▸ **EXERCISE REQUIREMENTS**
The lines to be copied run from the one containing "How far is the" to the end of the material below; reproduce them exactly, including both ends, and nothing more.
+---+
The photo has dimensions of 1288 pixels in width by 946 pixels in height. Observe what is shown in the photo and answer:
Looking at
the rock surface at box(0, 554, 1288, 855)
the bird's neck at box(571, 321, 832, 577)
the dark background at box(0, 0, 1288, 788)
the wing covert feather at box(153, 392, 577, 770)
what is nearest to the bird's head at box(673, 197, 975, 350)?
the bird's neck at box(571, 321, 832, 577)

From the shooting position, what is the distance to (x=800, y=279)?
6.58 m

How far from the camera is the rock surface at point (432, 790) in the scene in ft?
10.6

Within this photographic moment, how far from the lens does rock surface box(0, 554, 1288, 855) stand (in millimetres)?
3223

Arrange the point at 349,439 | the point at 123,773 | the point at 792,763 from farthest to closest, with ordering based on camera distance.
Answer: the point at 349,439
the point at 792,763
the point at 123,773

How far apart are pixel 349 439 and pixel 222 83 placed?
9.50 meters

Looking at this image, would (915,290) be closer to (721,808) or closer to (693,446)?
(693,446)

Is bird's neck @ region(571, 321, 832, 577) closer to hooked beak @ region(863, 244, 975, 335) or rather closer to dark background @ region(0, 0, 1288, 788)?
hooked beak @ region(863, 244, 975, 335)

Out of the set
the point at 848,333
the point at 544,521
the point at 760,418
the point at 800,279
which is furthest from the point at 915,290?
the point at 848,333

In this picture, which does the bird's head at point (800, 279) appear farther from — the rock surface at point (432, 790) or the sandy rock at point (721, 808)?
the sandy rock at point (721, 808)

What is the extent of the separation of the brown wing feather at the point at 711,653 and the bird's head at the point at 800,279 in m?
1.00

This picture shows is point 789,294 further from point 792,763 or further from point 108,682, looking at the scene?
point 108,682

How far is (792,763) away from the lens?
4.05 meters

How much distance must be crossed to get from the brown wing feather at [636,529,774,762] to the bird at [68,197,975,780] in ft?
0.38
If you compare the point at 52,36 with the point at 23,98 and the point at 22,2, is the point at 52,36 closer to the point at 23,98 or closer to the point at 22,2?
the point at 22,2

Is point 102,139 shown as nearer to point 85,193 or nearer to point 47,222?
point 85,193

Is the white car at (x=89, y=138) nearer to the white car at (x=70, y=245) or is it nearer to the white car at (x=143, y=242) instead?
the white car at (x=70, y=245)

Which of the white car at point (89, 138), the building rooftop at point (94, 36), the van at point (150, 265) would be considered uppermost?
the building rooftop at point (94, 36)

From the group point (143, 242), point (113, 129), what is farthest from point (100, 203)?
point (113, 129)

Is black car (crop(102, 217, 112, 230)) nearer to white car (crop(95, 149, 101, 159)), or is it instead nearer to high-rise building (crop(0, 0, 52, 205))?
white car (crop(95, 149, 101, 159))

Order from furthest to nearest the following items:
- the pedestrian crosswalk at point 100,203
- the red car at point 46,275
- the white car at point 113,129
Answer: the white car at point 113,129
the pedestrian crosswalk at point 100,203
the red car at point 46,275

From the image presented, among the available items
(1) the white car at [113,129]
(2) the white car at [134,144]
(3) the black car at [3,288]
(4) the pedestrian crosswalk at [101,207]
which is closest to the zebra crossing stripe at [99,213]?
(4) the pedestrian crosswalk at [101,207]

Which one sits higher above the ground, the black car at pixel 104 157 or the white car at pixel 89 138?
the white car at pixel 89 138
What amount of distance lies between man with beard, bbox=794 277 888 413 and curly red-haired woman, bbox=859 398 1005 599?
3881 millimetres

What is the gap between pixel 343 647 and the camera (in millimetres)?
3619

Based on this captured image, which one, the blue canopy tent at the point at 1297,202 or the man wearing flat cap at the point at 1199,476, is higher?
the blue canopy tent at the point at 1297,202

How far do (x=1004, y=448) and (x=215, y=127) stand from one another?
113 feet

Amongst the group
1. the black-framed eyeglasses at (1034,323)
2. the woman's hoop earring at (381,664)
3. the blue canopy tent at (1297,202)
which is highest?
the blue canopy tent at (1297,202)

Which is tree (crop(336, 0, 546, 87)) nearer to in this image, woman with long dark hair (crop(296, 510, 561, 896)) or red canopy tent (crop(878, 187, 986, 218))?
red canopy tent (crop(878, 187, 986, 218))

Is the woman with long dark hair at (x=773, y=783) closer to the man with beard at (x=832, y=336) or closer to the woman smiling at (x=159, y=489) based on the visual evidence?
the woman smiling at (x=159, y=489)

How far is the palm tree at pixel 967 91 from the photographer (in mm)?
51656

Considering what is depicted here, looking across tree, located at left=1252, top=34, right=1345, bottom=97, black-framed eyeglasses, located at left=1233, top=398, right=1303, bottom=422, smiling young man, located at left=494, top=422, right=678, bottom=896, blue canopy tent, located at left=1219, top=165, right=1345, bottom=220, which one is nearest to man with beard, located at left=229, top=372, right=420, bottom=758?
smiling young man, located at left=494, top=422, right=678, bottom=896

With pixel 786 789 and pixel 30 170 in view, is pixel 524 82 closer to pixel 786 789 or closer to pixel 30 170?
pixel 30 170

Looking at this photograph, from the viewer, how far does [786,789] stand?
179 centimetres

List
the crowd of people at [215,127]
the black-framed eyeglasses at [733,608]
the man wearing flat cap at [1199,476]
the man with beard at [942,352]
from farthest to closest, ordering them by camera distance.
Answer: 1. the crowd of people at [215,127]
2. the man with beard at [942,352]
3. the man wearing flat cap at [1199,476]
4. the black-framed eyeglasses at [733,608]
+---+
▸ **THE OUTPUT**
How far is the palm tree at pixel 967 91 from the photographer (in mm)?
51656

Considering what is depicted here, looking across tree, located at left=1252, top=34, right=1345, bottom=97, black-framed eyeglasses, located at left=1233, top=398, right=1303, bottom=422, smiling young man, located at left=494, top=422, right=678, bottom=896, blue canopy tent, located at left=1219, top=165, right=1345, bottom=220, which one is nearest to man with beard, located at left=229, top=372, right=420, bottom=758?
smiling young man, located at left=494, top=422, right=678, bottom=896

With pixel 786 789 and pixel 30 170 in view, is pixel 524 82 closer to pixel 786 789 or closer to pixel 30 170?
pixel 30 170

Looking at this photograph, from the viewer, how far does [786,789] stand?
179 centimetres

List
the crowd of people at [215,127]
the black-framed eyeglasses at [733,608]
the man wearing flat cap at [1199,476]
the man with beard at [942,352]
from farthest to closest, ordering them by camera distance.
Answer: 1. the crowd of people at [215,127]
2. the man with beard at [942,352]
3. the man wearing flat cap at [1199,476]
4. the black-framed eyeglasses at [733,608]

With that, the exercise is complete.